### STATED TASK
Rewrite everything from the line containing "Provide the order of" down to the line containing "from farthest to", changing "castle turret" to "castle tower" and leaving the rest as it is.

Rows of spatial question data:
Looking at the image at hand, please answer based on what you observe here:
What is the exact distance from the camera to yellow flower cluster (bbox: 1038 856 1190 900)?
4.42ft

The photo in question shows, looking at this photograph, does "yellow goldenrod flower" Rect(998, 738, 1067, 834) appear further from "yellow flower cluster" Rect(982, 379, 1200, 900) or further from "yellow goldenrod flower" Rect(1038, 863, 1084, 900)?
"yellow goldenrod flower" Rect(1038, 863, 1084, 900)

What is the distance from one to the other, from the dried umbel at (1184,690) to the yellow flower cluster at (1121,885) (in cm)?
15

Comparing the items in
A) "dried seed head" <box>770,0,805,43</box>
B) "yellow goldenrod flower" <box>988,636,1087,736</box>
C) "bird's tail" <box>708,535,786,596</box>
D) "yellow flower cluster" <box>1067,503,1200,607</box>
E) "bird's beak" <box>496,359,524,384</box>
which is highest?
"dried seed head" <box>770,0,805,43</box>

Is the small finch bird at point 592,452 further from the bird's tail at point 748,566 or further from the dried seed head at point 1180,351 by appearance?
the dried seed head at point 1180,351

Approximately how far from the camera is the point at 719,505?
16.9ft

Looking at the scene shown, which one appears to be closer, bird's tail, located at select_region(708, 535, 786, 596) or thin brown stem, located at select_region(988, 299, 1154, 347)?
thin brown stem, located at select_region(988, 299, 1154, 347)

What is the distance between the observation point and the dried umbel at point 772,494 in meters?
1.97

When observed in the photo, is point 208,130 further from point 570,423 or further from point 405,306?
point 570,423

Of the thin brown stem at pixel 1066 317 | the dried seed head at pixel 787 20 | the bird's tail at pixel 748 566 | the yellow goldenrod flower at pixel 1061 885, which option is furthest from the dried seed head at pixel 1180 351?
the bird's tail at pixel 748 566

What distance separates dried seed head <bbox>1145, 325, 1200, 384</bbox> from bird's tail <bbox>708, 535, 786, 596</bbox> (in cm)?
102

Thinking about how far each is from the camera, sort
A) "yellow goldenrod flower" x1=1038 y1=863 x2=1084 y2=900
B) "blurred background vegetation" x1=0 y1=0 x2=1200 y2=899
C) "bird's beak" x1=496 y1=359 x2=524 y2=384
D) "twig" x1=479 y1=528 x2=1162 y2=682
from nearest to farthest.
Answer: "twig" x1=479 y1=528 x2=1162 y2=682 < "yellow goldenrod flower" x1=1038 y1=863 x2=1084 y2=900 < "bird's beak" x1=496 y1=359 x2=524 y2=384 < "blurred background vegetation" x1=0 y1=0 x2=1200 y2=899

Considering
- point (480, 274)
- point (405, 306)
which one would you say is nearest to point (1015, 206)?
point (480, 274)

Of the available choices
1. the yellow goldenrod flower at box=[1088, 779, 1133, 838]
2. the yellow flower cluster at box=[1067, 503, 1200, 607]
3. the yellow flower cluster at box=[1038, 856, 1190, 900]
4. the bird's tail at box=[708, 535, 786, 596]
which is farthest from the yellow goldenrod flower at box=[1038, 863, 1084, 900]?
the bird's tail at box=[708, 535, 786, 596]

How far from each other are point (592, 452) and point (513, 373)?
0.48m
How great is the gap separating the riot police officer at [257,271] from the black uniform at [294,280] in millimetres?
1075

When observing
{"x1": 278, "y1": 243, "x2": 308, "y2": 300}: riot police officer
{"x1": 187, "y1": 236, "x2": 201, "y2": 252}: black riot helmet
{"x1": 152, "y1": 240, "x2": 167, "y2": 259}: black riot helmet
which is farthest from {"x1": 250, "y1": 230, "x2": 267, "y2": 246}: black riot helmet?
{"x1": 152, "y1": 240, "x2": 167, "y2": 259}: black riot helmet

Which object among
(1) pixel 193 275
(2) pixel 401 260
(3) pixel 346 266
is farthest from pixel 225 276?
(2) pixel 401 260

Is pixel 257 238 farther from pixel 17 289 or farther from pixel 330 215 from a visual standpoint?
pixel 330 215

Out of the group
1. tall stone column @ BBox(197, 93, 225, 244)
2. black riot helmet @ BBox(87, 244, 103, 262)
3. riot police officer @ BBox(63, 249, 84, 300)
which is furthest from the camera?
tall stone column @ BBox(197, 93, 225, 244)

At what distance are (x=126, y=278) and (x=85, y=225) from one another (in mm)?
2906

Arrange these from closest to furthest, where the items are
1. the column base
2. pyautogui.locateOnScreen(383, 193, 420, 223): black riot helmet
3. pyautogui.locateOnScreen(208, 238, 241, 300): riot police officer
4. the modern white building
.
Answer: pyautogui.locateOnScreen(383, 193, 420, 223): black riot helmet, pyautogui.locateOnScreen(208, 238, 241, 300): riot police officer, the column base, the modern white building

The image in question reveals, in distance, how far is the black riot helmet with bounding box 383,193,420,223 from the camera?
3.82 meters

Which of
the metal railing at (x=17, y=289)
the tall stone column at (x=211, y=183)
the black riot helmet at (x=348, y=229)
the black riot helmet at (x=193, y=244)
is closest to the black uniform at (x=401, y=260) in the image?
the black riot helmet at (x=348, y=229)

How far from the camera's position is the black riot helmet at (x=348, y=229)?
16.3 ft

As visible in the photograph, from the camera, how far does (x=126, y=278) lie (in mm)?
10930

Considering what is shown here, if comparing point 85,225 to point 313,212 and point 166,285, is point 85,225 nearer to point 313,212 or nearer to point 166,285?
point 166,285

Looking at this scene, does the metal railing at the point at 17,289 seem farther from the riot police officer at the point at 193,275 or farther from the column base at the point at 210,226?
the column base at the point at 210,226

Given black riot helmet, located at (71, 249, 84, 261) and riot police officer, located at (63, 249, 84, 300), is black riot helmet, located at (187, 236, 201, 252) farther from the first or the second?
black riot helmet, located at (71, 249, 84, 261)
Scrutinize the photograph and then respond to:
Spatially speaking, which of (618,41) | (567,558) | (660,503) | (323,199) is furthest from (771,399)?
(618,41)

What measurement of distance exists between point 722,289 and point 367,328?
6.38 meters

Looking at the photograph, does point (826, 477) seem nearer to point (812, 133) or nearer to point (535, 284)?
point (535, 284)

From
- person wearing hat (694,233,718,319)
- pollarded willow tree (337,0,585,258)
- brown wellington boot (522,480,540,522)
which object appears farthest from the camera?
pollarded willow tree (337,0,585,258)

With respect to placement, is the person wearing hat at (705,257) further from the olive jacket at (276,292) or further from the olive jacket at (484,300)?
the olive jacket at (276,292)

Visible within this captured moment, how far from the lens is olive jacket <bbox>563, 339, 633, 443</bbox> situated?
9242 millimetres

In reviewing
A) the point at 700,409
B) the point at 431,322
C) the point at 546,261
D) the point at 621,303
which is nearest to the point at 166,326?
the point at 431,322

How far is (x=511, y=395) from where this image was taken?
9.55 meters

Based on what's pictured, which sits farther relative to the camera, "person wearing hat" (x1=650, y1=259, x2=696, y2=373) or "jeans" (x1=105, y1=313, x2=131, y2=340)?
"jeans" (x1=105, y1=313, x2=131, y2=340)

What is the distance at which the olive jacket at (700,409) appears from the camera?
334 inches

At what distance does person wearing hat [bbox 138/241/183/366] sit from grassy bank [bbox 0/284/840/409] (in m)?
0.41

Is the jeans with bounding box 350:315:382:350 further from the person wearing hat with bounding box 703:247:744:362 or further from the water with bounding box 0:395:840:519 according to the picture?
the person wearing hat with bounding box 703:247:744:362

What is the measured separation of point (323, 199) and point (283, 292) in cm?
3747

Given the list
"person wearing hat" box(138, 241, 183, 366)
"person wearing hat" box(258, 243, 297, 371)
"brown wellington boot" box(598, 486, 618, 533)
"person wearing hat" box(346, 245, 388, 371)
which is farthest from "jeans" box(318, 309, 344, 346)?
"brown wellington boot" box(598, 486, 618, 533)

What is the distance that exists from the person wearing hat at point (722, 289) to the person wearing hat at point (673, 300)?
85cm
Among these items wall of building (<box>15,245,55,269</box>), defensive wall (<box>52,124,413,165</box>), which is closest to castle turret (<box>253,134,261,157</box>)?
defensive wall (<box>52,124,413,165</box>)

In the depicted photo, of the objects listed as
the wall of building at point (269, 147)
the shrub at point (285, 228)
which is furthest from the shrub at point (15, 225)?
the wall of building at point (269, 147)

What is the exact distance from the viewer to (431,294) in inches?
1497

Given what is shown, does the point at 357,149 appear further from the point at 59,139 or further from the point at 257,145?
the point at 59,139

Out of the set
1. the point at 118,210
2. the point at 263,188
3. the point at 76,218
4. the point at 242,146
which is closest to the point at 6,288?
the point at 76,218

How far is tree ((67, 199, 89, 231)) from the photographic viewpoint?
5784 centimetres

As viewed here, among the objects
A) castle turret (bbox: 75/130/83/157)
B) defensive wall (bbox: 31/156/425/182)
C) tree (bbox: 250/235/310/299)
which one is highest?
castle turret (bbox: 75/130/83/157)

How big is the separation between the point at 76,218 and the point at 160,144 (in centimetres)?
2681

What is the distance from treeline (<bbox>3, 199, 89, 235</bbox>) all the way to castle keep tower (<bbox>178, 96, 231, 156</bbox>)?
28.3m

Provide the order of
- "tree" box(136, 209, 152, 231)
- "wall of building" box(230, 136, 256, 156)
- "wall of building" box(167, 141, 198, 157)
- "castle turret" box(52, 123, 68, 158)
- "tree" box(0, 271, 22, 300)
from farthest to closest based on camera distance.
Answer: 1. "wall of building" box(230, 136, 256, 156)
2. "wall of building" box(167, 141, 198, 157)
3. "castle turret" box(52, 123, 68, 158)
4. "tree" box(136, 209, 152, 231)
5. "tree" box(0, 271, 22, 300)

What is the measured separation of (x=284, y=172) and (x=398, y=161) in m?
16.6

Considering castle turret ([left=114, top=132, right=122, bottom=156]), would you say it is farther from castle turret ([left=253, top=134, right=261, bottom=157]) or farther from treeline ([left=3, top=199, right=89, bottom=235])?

### RESULT BELOW
Provide the order of
- "tree" box(136, 209, 152, 231)
- "wall of building" box(230, 136, 256, 156)
- "wall of building" box(167, 141, 198, 157)
- "castle tower" box(52, 123, 68, 158)
- "tree" box(0, 271, 22, 300)
from farthest to closest based on camera distance.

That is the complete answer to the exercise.